Bab 28 - Bertamu ke rumah Rama

367 26 3
                                    

Deg. Deg. Deg. Deg. Deg.
Jantungku berdegup cepat, berusaha merangkai kata-kata yg akan ku ucapkan pada Davin mengenai pacarnya yg mendua. Klasik memang. Dan bisa saja ku kompori berita panas ini. Tapi aku tak bisa.

Lebay emang. Tapi beginilah aku. Ketemu Davin aja udah dag dig dug. Gimana kalo ngomong serius sama dia dan natap matanya? Jantungku copot ntar!

Kaki ku berjalan bulak-balik didalam kamar. Seragam putih abu-abu masih terpasang ditubuh. Pintu kamar dan pintu balkon ku kunci. Jendela ku biarkan terbuka agar oksigen dapat terus memasok udara kedalam paru-paru ku.

Berpikir ayo berpikir! Bagaimana agar aku dapat meyakinkan Davin atas penjelasanku? Kalo dia tau aku buntuti pacarnya, apakah dia bakal marah? Mungkin jawabannya iya. Bagaimana ini?

Ku ambil smartphone diatas rak buku. Jariku terus mencari nama Kiranti, sahabat yg paling tau segalanya.

Calling Kirantinyedhluv❤

"Apa nyedh?" sahut Kiran dari seberang sana

"Eh santai dong.."

"Hehehe whats up Chels?"

"Need your help now Ki" kataku dengan logat sedih

"Butuh bantuan apa kali ini kakak? Kalo kamu suruh aku kerumahmu jawabannya tidak yaaa karena aku lagi pewe dikamar cantikku." jawab Kiran dengan nada centil yg dibuat-buat. Sumpah jijik abis.

"Kiraaaann gimana nih cara ngomongnya ke Davin?"

"Lo mau nembak dia?"
Aku mengernyit, kemana arah pembicaraan ini?

"Bukan. Tentang Muthia."

"Bilang aja sesuai sama apa yg lo liat dan denger. Terus lo kasih bukti dan selesai deh. Rempong amat sih bu."

"Kalo dia marah? Ish Kiran, lo tau kan gue pernah berantem sama dia gara-gara gue bilang kalo seharusnya Muthia minta maaf ke gue langsung?"

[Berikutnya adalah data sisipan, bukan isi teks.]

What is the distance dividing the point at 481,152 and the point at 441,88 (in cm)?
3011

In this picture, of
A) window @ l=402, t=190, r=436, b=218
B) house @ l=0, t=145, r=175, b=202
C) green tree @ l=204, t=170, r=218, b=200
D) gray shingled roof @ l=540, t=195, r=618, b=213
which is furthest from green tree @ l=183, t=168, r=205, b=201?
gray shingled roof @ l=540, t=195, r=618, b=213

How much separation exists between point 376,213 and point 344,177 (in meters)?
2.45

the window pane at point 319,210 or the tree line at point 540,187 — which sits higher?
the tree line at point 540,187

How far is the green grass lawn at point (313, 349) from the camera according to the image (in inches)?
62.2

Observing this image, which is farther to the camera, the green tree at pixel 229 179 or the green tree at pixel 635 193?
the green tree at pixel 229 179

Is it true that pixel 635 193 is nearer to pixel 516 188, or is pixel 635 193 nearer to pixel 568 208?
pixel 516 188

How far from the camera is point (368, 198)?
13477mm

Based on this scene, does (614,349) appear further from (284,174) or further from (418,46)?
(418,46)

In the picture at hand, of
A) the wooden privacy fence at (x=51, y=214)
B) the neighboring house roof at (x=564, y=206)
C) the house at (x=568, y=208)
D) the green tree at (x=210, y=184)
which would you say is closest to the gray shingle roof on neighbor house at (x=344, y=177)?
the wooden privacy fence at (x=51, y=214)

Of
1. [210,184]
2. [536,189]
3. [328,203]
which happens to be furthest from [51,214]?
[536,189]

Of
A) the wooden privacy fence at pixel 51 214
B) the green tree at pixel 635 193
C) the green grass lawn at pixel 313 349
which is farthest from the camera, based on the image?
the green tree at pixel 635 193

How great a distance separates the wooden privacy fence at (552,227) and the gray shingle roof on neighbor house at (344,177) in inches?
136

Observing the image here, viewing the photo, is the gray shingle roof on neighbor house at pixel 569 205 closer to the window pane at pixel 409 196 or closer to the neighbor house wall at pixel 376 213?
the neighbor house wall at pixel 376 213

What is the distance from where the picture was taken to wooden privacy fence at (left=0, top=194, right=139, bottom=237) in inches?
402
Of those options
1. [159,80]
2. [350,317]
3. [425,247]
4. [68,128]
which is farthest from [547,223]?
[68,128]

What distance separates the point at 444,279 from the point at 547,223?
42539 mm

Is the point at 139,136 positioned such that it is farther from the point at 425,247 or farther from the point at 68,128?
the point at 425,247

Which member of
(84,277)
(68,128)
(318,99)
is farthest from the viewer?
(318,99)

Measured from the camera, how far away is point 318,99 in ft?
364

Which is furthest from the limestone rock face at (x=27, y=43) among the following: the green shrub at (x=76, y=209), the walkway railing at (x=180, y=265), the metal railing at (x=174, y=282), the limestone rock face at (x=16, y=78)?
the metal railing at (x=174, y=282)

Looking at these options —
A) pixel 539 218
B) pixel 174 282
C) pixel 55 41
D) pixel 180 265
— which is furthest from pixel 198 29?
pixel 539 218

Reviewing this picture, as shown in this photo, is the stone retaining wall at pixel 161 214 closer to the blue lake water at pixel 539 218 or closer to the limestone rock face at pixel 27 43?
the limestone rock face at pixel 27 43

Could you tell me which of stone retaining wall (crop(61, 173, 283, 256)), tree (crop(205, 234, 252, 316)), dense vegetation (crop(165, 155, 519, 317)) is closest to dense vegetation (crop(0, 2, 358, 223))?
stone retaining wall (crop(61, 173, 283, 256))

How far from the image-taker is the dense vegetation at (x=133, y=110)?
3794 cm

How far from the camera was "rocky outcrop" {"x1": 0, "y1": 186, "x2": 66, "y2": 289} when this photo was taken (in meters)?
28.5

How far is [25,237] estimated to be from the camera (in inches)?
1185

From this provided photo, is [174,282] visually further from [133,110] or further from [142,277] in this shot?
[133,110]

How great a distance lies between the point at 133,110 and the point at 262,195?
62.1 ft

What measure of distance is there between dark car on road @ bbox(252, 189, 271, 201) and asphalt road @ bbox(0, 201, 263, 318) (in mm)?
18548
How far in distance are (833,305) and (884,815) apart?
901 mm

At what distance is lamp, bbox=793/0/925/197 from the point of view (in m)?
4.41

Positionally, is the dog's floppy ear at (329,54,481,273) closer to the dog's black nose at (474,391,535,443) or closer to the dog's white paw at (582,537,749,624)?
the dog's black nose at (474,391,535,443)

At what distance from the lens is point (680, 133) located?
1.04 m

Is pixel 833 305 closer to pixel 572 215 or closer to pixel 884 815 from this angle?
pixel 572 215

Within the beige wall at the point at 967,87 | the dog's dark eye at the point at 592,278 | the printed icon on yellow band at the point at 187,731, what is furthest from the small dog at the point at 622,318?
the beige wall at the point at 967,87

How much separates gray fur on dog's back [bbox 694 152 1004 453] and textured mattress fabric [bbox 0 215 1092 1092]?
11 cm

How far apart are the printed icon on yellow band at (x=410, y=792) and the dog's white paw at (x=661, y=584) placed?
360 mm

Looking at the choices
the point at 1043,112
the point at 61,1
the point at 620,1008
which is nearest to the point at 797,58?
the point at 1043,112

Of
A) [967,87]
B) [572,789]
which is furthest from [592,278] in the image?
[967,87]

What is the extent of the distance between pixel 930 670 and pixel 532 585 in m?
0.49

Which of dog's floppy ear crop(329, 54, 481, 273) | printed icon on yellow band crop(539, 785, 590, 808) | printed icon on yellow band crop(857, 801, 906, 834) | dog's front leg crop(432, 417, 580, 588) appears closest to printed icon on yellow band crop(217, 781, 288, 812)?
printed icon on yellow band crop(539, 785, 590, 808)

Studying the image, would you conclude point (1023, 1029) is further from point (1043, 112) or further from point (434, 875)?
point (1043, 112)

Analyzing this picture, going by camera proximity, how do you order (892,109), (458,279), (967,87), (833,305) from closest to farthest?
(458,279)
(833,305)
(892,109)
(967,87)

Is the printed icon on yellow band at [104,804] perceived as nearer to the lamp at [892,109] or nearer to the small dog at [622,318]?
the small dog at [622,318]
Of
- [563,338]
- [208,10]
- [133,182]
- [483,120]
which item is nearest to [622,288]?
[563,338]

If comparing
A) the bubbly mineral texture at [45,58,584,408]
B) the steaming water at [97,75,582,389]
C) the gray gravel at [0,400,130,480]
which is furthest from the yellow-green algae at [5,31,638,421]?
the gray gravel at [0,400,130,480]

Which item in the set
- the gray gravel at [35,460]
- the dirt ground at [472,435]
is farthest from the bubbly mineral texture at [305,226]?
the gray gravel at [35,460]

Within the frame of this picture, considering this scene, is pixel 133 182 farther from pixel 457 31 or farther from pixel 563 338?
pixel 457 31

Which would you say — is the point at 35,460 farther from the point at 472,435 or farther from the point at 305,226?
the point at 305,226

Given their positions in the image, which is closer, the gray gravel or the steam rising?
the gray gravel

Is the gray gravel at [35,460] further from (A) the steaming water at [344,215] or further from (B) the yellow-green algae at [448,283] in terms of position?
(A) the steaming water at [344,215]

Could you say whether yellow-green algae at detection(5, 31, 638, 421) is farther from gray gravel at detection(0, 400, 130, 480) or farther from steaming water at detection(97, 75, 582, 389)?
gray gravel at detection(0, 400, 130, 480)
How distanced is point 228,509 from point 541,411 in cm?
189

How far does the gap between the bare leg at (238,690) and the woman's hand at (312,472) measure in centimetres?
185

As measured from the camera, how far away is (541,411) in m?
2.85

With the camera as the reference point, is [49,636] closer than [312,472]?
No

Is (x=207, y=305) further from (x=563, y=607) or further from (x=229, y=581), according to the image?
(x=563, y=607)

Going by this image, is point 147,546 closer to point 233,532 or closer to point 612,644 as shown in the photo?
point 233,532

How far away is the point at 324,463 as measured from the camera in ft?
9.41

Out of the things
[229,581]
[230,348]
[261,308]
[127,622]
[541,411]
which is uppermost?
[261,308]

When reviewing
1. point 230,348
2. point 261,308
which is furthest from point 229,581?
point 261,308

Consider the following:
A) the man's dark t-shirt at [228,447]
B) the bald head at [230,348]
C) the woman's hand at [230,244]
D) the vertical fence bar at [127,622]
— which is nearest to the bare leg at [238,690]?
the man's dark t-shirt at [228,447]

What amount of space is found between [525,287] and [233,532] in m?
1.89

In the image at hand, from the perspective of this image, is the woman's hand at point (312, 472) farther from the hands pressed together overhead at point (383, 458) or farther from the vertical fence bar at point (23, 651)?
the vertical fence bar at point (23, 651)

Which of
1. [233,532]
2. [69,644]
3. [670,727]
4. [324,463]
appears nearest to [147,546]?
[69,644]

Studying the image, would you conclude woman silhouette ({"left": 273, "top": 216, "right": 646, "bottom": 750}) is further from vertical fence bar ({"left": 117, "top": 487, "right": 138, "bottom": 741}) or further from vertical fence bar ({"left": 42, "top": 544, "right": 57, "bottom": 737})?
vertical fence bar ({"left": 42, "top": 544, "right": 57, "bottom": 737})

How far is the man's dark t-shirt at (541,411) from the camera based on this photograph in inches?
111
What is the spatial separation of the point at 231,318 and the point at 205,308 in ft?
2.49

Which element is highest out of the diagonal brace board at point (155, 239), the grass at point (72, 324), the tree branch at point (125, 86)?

"Oh tau lah. Perang hebat tuh" ucap Kiran disusul kekehan. Aku mengabaikan jawabannya.

"Ya kalo dia marah gitu lagi? Trus diem-dieman? Males banget gue."

"Ya itu resiko lah. Udah ya eke mau ngerjain pkn dulu. Bye."

Aku terduduk lemas di ranjang bersepraikan transformers. Seprai itu hasil curianku dari kamar Davin.

Aku terkekeh mengingat masa-masa kami berdua, udah seperti dua orang yg berpacaran. Tapi aslinya mah gak ada hubungan apa-apa sama sekali. Menyedihkan ya? Masa bodoh.

Yg harus kupikirkan sekarang adalah bagaimana cara menyampaikannya.

Aku melongok ke luar jendela dan berusaha menggapai jendela kamar Davin yg masih tertutup. Ku ketuk tiga kali. Ku lempar jendela itu dengan penghapus karet namun tetap nihil, tak ada jawaban.

Kaki ku melangkah mencari tas sekolah dan mengambil smartphone. Ku buka aplikasi Line dan mencari akun Davin. Ku pencet pilihan free call. Sambil menunggu telepon terhubung, aku berganti pakaian.

"Halo?" suara berat Davin telah masuk ke dalam pendengaranku.

"Lo dimana Vin? Lagi diluar ya?" aku rebahan di ranjang.

"Iya, lagi makan nih sama yayang. Mau nitip apa gak?"

What? Yayang?
Muka ku langsung suram.

"Es krim boleh. Sekotak tapi." pintaku

"Oke. Bye, see you ntar."

Sekarang aku bingung harus apa. Bermain? Aku tidak punya teman. Inilah nasib seorang anak tunggal. Apa aku harus minta adik pada kedua orang tuaku? Rasanya tidak mungkin.